Stacks of tires, a rusted rototiller, slime-covered computing devices and a disintegrating vacuum, among many other things, marred the western bank of the river just north of the intersection of Corona Road and Industrial Drive. The mess, about 100 leaking, rusted objects in all, had been largely obscured by an overgrowth of brambles, which Jette spent most of Tuesday single-handedly cutting away so that media and city workers could access it.

"It's the ugliest thing I have ever seen," said Jette on Tuesday afternoon, standing calf-deep in cloudy water, saw in hand, staring at the jumble of trash. Most of it appeared to have been sitting there for years, if not decades. Above the trash and beyond a rickety wooden fence, a row of homes was visible. "I never expected anything like this," he said.

Jette is a Petaluma chiropractor and volunteer with the Friends of the Petaluma River and the Petaluma Wetlands Alliance. He started cleaning the river, actually a tidal estuary that winds through Petaluma down to the San Francisco Bay, in earnest after a public river cleanup that took place in September of 2012. His first project was cleaning the stretch behind the Outlet Mall, which took about four months to complete. Most of the time, he said, the work involves removing fallen trees, branches and small litter items like bottles, plastic bags and cans. The work has its rewards, he said, like the times he discovered a river otter splashing in the water and was startled by a hawk flying out of a tree.

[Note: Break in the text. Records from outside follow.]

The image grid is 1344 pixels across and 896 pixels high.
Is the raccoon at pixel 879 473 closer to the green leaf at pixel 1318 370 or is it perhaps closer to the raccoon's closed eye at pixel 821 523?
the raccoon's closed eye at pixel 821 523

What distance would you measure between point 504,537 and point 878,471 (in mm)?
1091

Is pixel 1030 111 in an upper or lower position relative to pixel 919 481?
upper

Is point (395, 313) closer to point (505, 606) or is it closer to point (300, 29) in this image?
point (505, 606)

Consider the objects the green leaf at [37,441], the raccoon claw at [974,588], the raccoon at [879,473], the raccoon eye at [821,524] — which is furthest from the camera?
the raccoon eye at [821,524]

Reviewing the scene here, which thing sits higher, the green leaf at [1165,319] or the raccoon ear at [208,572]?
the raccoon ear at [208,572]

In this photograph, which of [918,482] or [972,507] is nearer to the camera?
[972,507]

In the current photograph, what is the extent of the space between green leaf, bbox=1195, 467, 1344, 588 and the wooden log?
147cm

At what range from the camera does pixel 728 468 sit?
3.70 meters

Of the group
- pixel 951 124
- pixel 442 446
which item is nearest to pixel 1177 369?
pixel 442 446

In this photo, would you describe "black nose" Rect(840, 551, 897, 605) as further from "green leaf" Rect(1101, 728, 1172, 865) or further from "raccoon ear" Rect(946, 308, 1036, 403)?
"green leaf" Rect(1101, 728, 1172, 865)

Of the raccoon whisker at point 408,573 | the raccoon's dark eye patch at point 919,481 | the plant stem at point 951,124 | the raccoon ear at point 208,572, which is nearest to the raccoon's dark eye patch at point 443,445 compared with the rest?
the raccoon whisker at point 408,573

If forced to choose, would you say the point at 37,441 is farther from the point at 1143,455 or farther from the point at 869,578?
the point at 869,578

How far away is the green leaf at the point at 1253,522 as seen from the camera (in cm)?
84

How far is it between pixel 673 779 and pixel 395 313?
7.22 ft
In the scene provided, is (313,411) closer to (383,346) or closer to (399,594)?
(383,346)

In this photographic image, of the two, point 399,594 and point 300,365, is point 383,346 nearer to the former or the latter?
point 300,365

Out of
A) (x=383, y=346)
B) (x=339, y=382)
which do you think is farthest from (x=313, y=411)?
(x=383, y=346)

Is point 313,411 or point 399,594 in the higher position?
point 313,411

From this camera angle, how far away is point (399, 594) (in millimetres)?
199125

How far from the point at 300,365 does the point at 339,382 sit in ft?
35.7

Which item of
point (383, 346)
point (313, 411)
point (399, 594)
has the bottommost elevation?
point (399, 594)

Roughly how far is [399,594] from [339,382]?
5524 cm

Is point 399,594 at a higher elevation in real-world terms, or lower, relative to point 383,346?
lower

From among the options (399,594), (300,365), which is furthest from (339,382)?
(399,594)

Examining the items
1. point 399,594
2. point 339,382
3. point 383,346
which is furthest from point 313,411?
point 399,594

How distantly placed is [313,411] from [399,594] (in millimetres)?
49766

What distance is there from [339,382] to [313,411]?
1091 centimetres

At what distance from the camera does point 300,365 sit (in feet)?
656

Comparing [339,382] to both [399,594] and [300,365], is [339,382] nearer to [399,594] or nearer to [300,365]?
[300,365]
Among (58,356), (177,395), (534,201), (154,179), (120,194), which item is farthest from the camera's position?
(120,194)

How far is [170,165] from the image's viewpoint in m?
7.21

He'd just started his second project, working north from Corona Road, when he discovered the dump site.

"This is deliberate, ugly," he said.

Upon finding the mess, he emailed the City of Petaluma as well as the Sonoma County Water Agency.

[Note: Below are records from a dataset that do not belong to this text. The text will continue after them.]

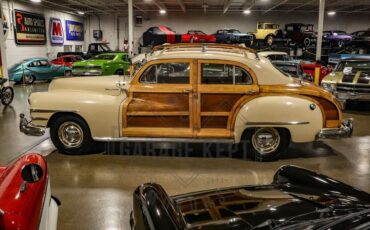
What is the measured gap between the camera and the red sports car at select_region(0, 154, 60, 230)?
1.89 metres

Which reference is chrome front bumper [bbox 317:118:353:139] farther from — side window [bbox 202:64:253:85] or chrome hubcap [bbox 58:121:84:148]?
chrome hubcap [bbox 58:121:84:148]

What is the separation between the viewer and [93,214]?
366 centimetres

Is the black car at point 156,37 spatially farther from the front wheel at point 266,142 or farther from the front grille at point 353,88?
the front wheel at point 266,142

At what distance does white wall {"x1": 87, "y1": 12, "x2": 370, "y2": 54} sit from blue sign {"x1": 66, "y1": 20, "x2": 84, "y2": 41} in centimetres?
128

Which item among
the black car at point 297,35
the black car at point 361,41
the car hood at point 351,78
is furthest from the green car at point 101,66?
the black car at point 361,41

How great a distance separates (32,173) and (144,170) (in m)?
2.71

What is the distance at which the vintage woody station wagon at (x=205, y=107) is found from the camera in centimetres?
517

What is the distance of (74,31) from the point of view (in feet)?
86.2

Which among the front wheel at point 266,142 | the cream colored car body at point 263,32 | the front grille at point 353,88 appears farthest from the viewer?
the cream colored car body at point 263,32

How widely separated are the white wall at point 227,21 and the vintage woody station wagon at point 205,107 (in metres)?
24.3

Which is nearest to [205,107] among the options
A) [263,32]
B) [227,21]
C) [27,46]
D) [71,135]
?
[71,135]

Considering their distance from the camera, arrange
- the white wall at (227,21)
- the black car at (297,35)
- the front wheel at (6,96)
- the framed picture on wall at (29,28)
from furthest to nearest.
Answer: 1. the white wall at (227,21)
2. the black car at (297,35)
3. the framed picture on wall at (29,28)
4. the front wheel at (6,96)

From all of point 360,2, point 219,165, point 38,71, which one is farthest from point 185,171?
point 360,2

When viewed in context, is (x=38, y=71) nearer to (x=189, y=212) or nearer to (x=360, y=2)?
(x=189, y=212)
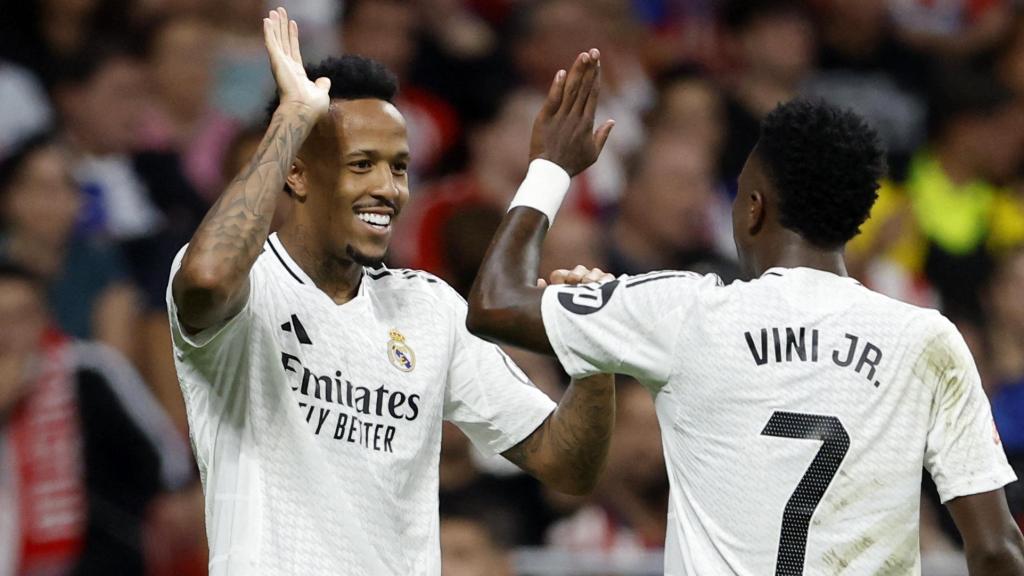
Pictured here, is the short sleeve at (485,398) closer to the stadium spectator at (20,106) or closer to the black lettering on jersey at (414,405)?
the black lettering on jersey at (414,405)

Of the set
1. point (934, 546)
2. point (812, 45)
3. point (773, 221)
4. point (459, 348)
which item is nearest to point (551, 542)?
point (934, 546)

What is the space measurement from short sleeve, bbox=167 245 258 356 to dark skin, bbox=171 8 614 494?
0.31 meters

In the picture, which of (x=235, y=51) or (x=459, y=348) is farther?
(x=235, y=51)

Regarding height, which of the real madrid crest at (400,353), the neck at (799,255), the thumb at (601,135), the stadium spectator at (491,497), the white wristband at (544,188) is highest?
the thumb at (601,135)

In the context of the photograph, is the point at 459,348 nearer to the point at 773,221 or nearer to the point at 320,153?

He said representatives of Petaluma's Public Works Department showed up in the early afternoon on Tuesday to look at the mess. The workers told Jette that they'd be back out to with a backhoe to remove the junk on Wednesday morning.

The Sonoma County Water Agency, which has an easement to help with cleanups if objects are blocking the waterway, sent a crew of prisoners to help remove the junk. They uncovered layers of trash, including television sets, steam irons, a VHS player and more.

By 10:30 on Wednesday morning, Jette said, the trash had been removed.

It's unlikely anyone will be found responsible for the dumping, as a person usually has to be caught in the act in order to be charged, according to officials.

Jette hopes the discovery of the trash will inspire others to get involved in river cleanups, starting with the next official cleanup day on May 4.

"I try to take whatever comes, and turn it into a blessing in disguise," he said.